Alongside such major firms, many small, semi-legal or illegal workshops — known as “autodismantlers” — are also engaged in vehicle “recycling.” They buy old and damaged cars, dismantle them for parts, sell usable ones, refurbish repairable ones, and send the rest for scrap.

“It makes no difference to me whether I’m dismantling a Mercedes, a Ford, or a Kalina,” said the owner of such a semi-legal business, who agreed to speak to the publication only on condition of anonymity. “The labour effort is roughly the same. The profit differs, of course — the price of used parts depends on their condition, make, and model year. Sometimes a rare old part can cost more than a new one, simply because it can’t be found anywhere else.”

Back in 2010, when Russia launched its “vehicle scrappage” programme, the Ministry of Industry and Trade published a list of participating dealers and recyclers. The programme included an early version of the recycling fee: owners who turned in old vehicles for disposal paid 3,000 roubles and received a 50,000-rouble discount certificate toward a new car assembled in Russia. The initiative had a clear, environmentally focused goal — to remove unsafe old vehicles from the roads and support domestic car manufacturing.

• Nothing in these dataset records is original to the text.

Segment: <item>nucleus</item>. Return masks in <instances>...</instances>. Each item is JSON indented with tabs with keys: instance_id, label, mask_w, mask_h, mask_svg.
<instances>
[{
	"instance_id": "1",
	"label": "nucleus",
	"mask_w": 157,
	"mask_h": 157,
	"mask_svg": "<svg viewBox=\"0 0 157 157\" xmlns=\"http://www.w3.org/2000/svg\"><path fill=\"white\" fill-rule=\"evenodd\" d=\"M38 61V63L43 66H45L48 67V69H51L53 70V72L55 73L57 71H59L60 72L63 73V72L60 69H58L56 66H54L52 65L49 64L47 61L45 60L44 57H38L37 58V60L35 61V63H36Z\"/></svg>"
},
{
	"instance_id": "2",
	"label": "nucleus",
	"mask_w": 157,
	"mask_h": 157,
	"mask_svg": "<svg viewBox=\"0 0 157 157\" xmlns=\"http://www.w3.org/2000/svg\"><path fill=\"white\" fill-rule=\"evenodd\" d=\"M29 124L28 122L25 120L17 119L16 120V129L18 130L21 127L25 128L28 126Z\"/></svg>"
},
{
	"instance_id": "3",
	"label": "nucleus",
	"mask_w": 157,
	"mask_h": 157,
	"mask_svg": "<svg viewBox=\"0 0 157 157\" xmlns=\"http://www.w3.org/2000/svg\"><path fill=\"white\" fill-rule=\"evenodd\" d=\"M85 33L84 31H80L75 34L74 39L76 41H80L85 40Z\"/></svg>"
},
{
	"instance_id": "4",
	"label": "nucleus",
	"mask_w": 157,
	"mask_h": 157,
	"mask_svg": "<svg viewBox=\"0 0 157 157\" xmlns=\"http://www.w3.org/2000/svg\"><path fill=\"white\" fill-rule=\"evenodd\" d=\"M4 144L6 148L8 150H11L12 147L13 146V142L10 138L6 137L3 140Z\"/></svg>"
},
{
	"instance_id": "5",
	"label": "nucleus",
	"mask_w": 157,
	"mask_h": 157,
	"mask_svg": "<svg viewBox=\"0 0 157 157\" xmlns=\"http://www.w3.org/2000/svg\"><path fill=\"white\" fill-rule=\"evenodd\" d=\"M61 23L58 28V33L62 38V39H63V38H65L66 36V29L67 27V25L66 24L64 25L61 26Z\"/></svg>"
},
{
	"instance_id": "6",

In Tatarstan, several companies were involved in vehicle recycling at that time. Today, some have closed or gone bankrupt, while others, like the aforementioned Vtorchermet, continue to recycle cars purely on a commercial basis.

Currently, as the Ministry of Industry and Trade of Russia recently informed Autonews.ru, funds collected from the recycling fee are directed to purposes unrelated to the disposal of old vehicles:

“These funds are allocated to finance various government programmes, including those aimed at supporting the country’s socio-economic development, assisting industrial enterprises, and implementing national projects in the field of technological leadership. This includes projects related to industrial transport mobility, the development of domestic machine tools and robotics, microelectronics, new materials and chemistry, and several other areas.”